There are three areas where public and private sector organizations are heavily investing in cyber security right now,” said David Craig, partner, cyber security and privacy practice, PwC Canada. “Solutions to manage how employees, customers and third parties access and use data, outsourced Managed Security Services to monitor and detect security events more efficiently, and data privacy compliance in anticipation of mandatory breach notifications.”
According to the GSISS report, harnessing the power of cloud-based cyber security as a viable tool in Canada has led companies to greater productivity such as streamlined monitoring, advanced authentication, and threat intelligence. Overall, Canadian companies surveyed matched their global counterparts on the adoption of cloud-based cyber security services.
Additional findings from this year’s report include:
Evolving cyber security roles: 50 per cent of respondents have a CISO (chief information security officer) in charge of the security program.
Investing in insurance: Technically adept adversaries will always find new ways to circumvent security safeguards.
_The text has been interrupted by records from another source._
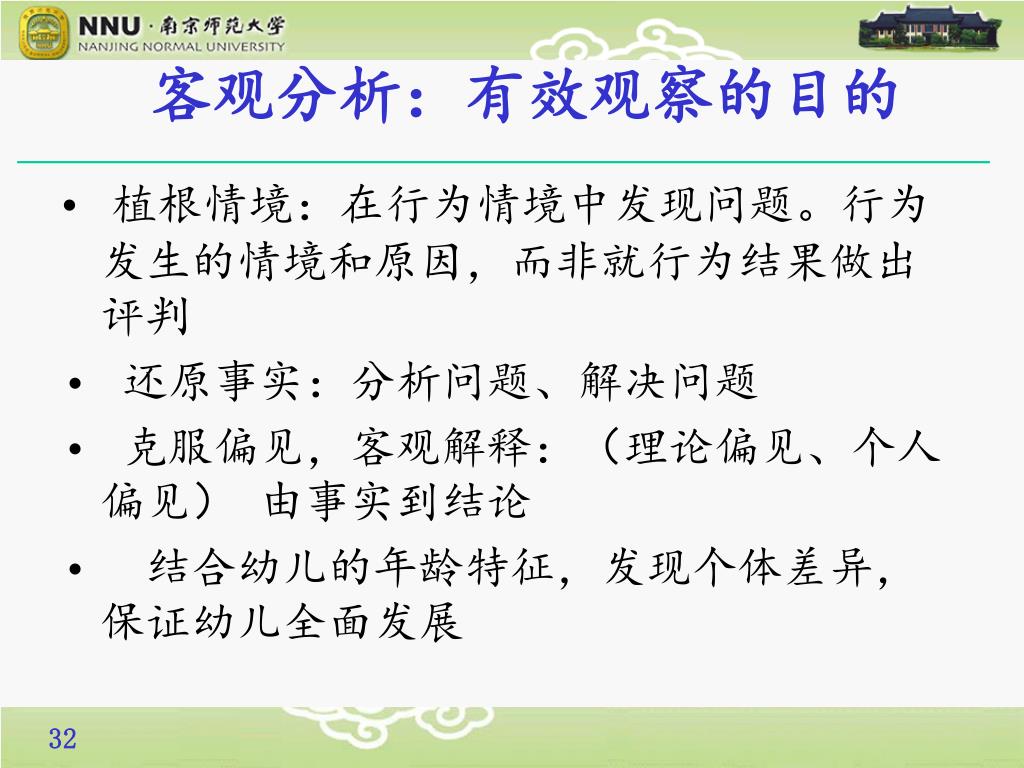 NNU · 南京师范大学
NANJING NORMAL UNIVERSITY

客观分析：有效观察的目的

• 植根情境：在行为情境中发现问题。行为发生的情境和原因，而非就行为结果做出评判

• 还原事实：分析问题、解决问题

• 克服偏见，客观解释：（理论偏见、个人偏见） 由事实到结论

• 结合幼儿的年龄特征，发现个体差异，保证幼儿全面发展

32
That’s why many businesses (59 per cent) are purchasing cyber security insurance to help mitigate the financial impact of cybercrimes when they do occur.
Threats at home and abroad: Incidents attributed to foreign nation-states increased the most (up 67 per cent YoY) while current or recent employees continue to be the most cited source of incidents (66 per cent).
To explore the Canadian insights emerging from this year’s survey please visit: www.pwc.com/ca/gsiss.
To help executives better understand how to assign resources and protect companies, PwC Canada is launching Game of Threats™, a digital game that simulates the speed and complexity of real-world cyber breaches. Using gaming theory, the interactive game replicates real-world challenges faced by companies on a daily basis. Users will learn about different threats, identify reputational, operational, financial and regulatory impacts as well as understand what can be done to prevent an attack.